**Exercises to complete**.
**A.** Using the post on Louis Dudek's Continuation, answer these:
(i) Which book by Dudek did Northrop Frye review?
(ii) Who does the post name as Dudek's mentor?
(iii) According to Dudek, what do all good poems begin with or contain?
**B.** Reproduce word for word everything in the post on Louis Dudek's Continuation from "Louis Dudek's Collected" down to "between the two.".

-- START Given passage --

T.L. Morrisey

Showing posts with label William Burroughs. Show all posts
Showing posts with label William Burroughs. Show all posts

Friday, November 1, 2024

On Louis Dudek's Continuation


Cedar Avenue,  Feb. 20, 1954

Louis Dudek's Collected Poems (1971) is the end of the first half of Dudek’s body of work; the second half begins with his Continuation books (published in 1980, 1990, and excerpts were published in two separate books published in 1997 and 2000). In fact, Dudek's Collected Poems contains poems from both halves of his published poems; there is what was published before Continuation and after that there are the Continuation books; one leads to the other, they overlap, and Dudek's Collected Poems is the border between the two. 

Some critics consider Dudek overly influenced by his mentor, Ezra Pound. Here is what Northrop Frye wrote in a review of Dudek's Europe (1954):  

I find large stretches of the book unrewarding. In the first place, the influence of Pound is oppressive. Pound is everywhere: the rub-a-dub three- and four-accent, the trick of snapped-up quotations and allusion, the harangues against usura, the toboggan-slide theory of the decline of Europe after the Middle Ages, and so on. In the second place, the conversational style brings the ideas into sharp relief, and the ideas are commonplace, prejudice reinforced by superficial tourism... 

Well, that wasn't very nice but it’s also how some critics perceived Dudek’s poetry; of course, all poets are influenced by previous generations of poets, or by specific poets belonging to previous generations of poets. The turning point for Dudek’s poetry was his use of epigrams, for instance in Continuation, and the importance of epigrams is shown when Dudek said that all good poems begin with, or contain, a significant epigrammatic line. 

Reading Continuation, one statement, one line, one epigram, doesn’t always lead in any meaningful or logical way to the next line or epigram; there seems little relationship to the previous or the following line or epigram. We know how the mind imposes order, or invents order and meaning, in what is perceived; when meaning isn't apparent, it is imposed by the mind. Reading Williams Burrough's cut-ups, those randomly selected excerpts of texts, one finds some incredible, and startling, juxtapositions of images and ideas; a similar effect, this time juxtaposing unrelated dream generated images, is found in poems by the Dadaists and the Surrealists. Here is William Burrough's statement on the human mind imposing meaning:

Our ancestors saw the creatures of the constellations in the apparently unorganized distribution of the stars. It has been shown experimentally through the viewing of random white dots on a screen that man tends to find pattern and picture where objectively there is none: his mental process shapes what it sees.

-- END Given passage --
-- START Dataset records --

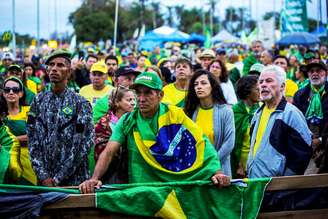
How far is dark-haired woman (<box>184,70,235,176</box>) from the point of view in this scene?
244 inches

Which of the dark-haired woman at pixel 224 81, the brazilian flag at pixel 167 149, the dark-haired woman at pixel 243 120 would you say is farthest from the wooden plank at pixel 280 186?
the dark-haired woman at pixel 224 81

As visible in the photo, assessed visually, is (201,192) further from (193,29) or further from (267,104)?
(193,29)

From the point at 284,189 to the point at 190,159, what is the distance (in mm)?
775

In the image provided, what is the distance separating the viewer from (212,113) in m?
6.33

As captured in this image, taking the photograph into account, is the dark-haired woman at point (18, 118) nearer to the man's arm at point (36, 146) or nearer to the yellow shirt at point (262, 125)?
the man's arm at point (36, 146)

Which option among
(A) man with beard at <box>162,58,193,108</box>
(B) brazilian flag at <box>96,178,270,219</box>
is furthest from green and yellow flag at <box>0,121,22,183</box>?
(A) man with beard at <box>162,58,193,108</box>

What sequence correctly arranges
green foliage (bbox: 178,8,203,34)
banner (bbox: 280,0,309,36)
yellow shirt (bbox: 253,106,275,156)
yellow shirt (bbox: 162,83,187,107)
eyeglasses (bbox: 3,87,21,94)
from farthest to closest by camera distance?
1. green foliage (bbox: 178,8,203,34)
2. banner (bbox: 280,0,309,36)
3. yellow shirt (bbox: 162,83,187,107)
4. eyeglasses (bbox: 3,87,21,94)
5. yellow shirt (bbox: 253,106,275,156)

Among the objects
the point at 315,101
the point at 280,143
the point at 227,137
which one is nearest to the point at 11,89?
A: the point at 227,137

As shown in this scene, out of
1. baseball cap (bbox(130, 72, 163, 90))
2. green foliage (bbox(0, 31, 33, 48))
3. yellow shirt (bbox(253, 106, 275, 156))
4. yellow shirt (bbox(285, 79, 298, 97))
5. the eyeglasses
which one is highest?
green foliage (bbox(0, 31, 33, 48))

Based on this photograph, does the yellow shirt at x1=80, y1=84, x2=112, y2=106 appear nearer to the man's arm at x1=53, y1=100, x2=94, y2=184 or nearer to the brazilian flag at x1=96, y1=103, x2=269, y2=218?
the man's arm at x1=53, y1=100, x2=94, y2=184

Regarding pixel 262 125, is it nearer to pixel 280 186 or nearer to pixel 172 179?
pixel 280 186

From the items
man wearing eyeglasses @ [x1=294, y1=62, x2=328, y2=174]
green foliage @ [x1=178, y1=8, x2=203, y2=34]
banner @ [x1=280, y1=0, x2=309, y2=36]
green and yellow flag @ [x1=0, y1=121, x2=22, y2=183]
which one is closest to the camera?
green and yellow flag @ [x1=0, y1=121, x2=22, y2=183]

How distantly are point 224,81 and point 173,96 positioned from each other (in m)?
1.02

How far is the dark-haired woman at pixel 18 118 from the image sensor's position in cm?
637
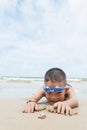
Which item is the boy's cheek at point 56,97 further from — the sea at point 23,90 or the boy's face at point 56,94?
the sea at point 23,90

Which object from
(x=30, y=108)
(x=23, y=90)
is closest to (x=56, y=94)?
(x=30, y=108)

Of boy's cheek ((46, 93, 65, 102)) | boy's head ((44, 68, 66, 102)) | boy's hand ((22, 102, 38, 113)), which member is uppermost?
boy's head ((44, 68, 66, 102))

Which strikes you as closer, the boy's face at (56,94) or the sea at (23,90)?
the boy's face at (56,94)

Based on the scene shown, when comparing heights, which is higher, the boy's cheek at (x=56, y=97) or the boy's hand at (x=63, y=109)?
the boy's cheek at (x=56, y=97)

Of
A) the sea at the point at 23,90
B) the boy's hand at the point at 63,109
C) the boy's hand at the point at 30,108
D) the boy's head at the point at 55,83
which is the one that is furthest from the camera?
the sea at the point at 23,90

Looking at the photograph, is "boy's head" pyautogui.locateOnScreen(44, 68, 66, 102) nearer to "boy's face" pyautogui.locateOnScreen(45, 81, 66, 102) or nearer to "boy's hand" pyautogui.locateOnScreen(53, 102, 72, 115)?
"boy's face" pyautogui.locateOnScreen(45, 81, 66, 102)

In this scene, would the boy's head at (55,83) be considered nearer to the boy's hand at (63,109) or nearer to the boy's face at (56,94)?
the boy's face at (56,94)

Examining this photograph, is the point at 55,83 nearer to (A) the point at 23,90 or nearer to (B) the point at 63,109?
(B) the point at 63,109

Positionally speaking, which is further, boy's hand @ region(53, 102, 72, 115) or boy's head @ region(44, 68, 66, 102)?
boy's head @ region(44, 68, 66, 102)

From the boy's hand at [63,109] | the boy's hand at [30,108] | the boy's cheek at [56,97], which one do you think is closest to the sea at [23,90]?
the boy's cheek at [56,97]

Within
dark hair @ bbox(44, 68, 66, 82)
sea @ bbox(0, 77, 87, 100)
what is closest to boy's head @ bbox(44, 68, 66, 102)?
dark hair @ bbox(44, 68, 66, 82)

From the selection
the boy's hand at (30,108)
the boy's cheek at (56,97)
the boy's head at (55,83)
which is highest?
the boy's head at (55,83)

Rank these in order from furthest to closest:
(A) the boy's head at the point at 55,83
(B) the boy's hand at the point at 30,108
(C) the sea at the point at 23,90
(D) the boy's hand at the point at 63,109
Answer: (C) the sea at the point at 23,90
(A) the boy's head at the point at 55,83
(B) the boy's hand at the point at 30,108
(D) the boy's hand at the point at 63,109

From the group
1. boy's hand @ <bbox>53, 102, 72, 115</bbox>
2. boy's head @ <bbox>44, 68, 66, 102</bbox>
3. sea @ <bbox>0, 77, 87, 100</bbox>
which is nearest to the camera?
boy's hand @ <bbox>53, 102, 72, 115</bbox>
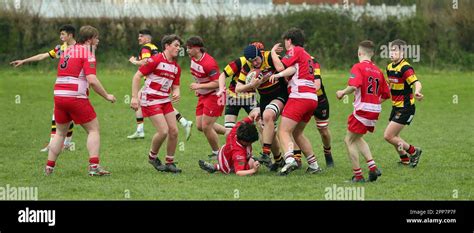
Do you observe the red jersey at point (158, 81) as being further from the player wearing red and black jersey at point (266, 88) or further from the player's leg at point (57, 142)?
the player's leg at point (57, 142)

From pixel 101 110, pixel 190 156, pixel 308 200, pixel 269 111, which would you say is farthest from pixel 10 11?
pixel 308 200

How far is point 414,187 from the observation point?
37.9 ft

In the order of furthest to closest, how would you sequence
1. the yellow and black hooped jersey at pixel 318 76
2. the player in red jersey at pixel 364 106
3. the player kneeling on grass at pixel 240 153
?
1. the yellow and black hooped jersey at pixel 318 76
2. the player kneeling on grass at pixel 240 153
3. the player in red jersey at pixel 364 106

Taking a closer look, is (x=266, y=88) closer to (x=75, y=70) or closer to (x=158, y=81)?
(x=158, y=81)

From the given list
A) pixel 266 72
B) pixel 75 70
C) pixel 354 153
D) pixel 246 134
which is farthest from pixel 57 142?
pixel 354 153

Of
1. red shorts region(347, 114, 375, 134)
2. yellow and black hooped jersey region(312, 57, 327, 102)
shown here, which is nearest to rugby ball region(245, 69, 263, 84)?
yellow and black hooped jersey region(312, 57, 327, 102)

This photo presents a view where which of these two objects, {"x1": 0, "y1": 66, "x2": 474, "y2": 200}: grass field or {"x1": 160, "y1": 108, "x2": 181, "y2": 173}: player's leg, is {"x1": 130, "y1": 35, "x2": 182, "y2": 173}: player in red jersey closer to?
{"x1": 160, "y1": 108, "x2": 181, "y2": 173}: player's leg

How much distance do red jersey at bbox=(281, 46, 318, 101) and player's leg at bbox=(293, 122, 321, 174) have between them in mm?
746

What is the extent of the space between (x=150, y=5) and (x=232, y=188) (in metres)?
27.6

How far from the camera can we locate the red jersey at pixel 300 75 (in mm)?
12391

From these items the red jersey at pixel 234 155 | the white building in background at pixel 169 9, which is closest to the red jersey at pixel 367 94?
the red jersey at pixel 234 155

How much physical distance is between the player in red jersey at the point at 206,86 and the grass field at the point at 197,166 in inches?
24.3

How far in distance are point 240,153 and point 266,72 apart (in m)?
1.23
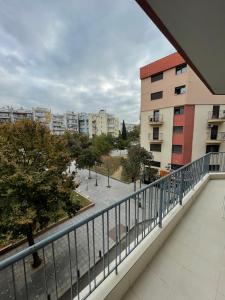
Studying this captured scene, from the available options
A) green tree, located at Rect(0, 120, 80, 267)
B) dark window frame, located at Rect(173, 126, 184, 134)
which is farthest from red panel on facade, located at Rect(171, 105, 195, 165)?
green tree, located at Rect(0, 120, 80, 267)

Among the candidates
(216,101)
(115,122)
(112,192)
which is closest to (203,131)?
(216,101)

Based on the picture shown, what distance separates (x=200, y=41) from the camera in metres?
1.73

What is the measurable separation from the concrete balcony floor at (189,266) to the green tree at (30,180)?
4.21 m

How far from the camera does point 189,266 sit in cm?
178

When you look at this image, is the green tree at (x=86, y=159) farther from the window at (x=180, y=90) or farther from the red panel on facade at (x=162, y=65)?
the window at (x=180, y=90)

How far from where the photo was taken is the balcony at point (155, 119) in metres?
14.0

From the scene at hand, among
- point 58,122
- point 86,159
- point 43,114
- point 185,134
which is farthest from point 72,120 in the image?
point 185,134

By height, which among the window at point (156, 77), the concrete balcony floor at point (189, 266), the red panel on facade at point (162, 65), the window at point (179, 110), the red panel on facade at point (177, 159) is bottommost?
the red panel on facade at point (177, 159)

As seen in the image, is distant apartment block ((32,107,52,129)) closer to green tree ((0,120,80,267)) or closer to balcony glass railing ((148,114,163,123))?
balcony glass railing ((148,114,163,123))

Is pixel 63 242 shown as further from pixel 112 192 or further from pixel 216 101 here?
pixel 216 101

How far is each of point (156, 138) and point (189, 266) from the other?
13.6m

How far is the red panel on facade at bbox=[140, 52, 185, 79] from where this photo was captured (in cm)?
1226

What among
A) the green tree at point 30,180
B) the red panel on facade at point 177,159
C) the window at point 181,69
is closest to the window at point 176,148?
the red panel on facade at point 177,159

-- END Dataset records --

**Complete answers**.
**A.**
(i) Europe (1954)
(ii) Ezra Pound
(iii) A significant epigrammatic line

**B.**
Louis Dudek's Collected Poems (1971) is the end of the first half of Dudek’s body of work; the second half begins with his Continuation books (published in 1980, 1990, and excerpts were published in two separate books published in 1997 and 2000). In fact, Dudek's Collected Poems contains poems from both halves of his published poems; there is what was published before Continuation and after that there are the Continuation books; one leads to the other, they overlap, and Dudek's Collected Poems is the border between the two.